# [Instrução A]
No texto sobre a guerra híbrida brasileira, quem representava a direita em 1989, segundo a acusação de Brizola?
# [Instrução B]
Prossiga o texto sobre a guerra híbrida brasileira a partir do ponto em que ele termina.

### Trecho citado

"(...) Para além do impeachment e a prisão de Lula, há um objetivo semiótico mais insidioso: polarização (petismo X anti-petismo) e despolitização (o jargão do empreendedorismo e moralismo travando qualquer debate de macro-conjuntura) - infantilização o debate político através do ódio e irracionalidade de uma opinião pública que se acostumou a odiar a Política. E nesse momento, a grande mídia busca mais uma “bala de prata” para turbinar a polarização"
Do Jornal GGN:
por Wilson Ferreira
Mais uma vez a sabedoria desconfiada do velho Leonel Brizola. Acostumado com os truques da geopolítica dos EUA, em 1989 Brizola acusava Lula de ser inflado pela direita para mais facilmente a própria direita, representada então por Collor, vencer. Tudo leva a crer que Bolsonaro e Haddad irão ao segundo turno. Otimismo e ufanismo ganham a esquerda, saudando o gênio político de Lula, mesmo com todo massacre midiático e “lawfare”. Como sempre, a esquerda apenas compreende a superfície da atual guerra híbrida brasileira, em ação desde 2013. Para além do impeachment e a prisão de Lula, há um objetivo semiótico mais insidioso: polarização (petismo X anti-petismo) e despolitização (o jargão do empreendedorismo e moralismo travando qualquer debate de macro-conjuntura) - infantilização o debate político através do ódio e irracionalidade de uma opinião pública que se acostumou a odiar a Política. E nesse momento, a grande mídia busca mais uma “bala de prata” para turbinar a polarização. Será que o velho Brizola tem mais uma vez razão? (ilustração: Felipe Lima, "Gazeta do Povo")

######
### Registros de dados

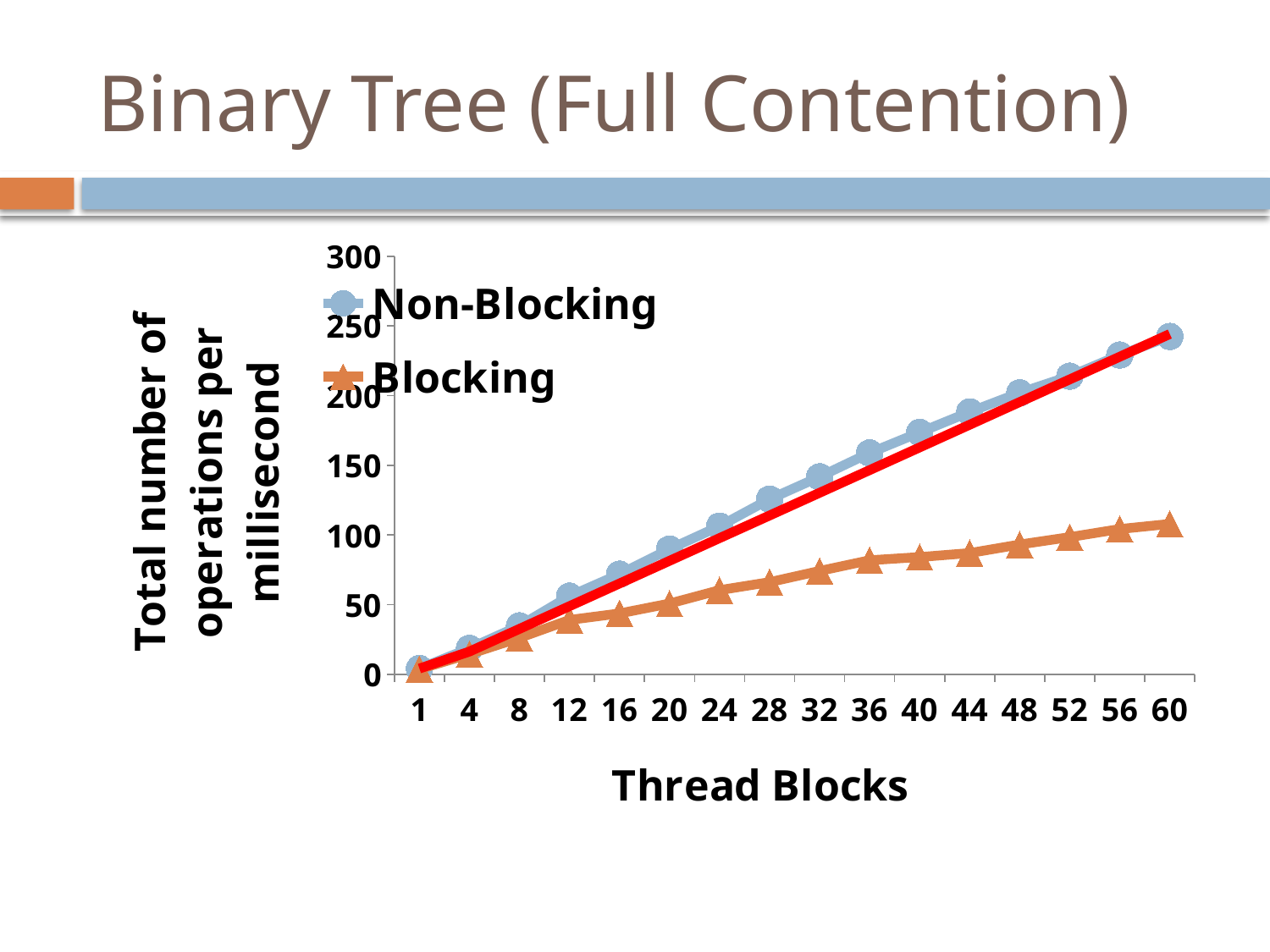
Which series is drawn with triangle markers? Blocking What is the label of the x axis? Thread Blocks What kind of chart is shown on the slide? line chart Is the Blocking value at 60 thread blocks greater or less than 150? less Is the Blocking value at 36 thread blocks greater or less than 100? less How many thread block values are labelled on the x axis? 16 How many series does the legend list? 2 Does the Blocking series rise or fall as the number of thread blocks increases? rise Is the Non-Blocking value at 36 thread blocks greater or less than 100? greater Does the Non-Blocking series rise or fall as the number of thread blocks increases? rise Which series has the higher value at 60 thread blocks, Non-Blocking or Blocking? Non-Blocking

######
### Registros de dados

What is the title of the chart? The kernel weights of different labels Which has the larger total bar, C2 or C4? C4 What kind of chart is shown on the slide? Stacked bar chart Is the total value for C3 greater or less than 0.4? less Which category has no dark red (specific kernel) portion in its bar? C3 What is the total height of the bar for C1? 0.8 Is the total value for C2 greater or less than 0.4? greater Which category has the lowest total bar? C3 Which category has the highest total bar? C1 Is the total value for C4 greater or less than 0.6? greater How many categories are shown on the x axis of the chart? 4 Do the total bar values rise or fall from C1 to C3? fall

######

# [Resposta escrita A]
Collor.

# [Resposta escrita B]
Dias antes da eleições que levariam Lula ao Segundo turno, contra Fernando Collor, em 1989, Brizola foi ao ar alertando as “forças democráticas” de que “a direita tinha feito muito esforço junto a Lula e ao seu movimento... encheram o balão de Lula para leva-lo ao segundo turno... Por que? Pois nós estamos vendo: será muito mais fácil derrota-lo do que qualquer um de nós...”.
O notável crescimento de Fernando Haddad nas últimas pesquisas e a consolidação da ultrapassagem sobre Ciro Gomes é comemorada como praticamente uma definição do cenário do segundo turno: Bolsonaro (o “coiso”) contra Haddad, visto agora como uma esperança civilizatória à beira do abismo da barbárie.
Alguns ainda mais ufanistas vislumbram um crescimento escalar do candidato petista com a transferência integral dos votos que pertenciam a Lula, podendo o candidato do PT até vencer a eleição já no primeiro turno. E muitos saúdam o gênio político de Lula capaz de, dos cárceres da PF de Curitiba, reger o script e de colocar Haddad na cabeça da chapa no cenário mais oportuno.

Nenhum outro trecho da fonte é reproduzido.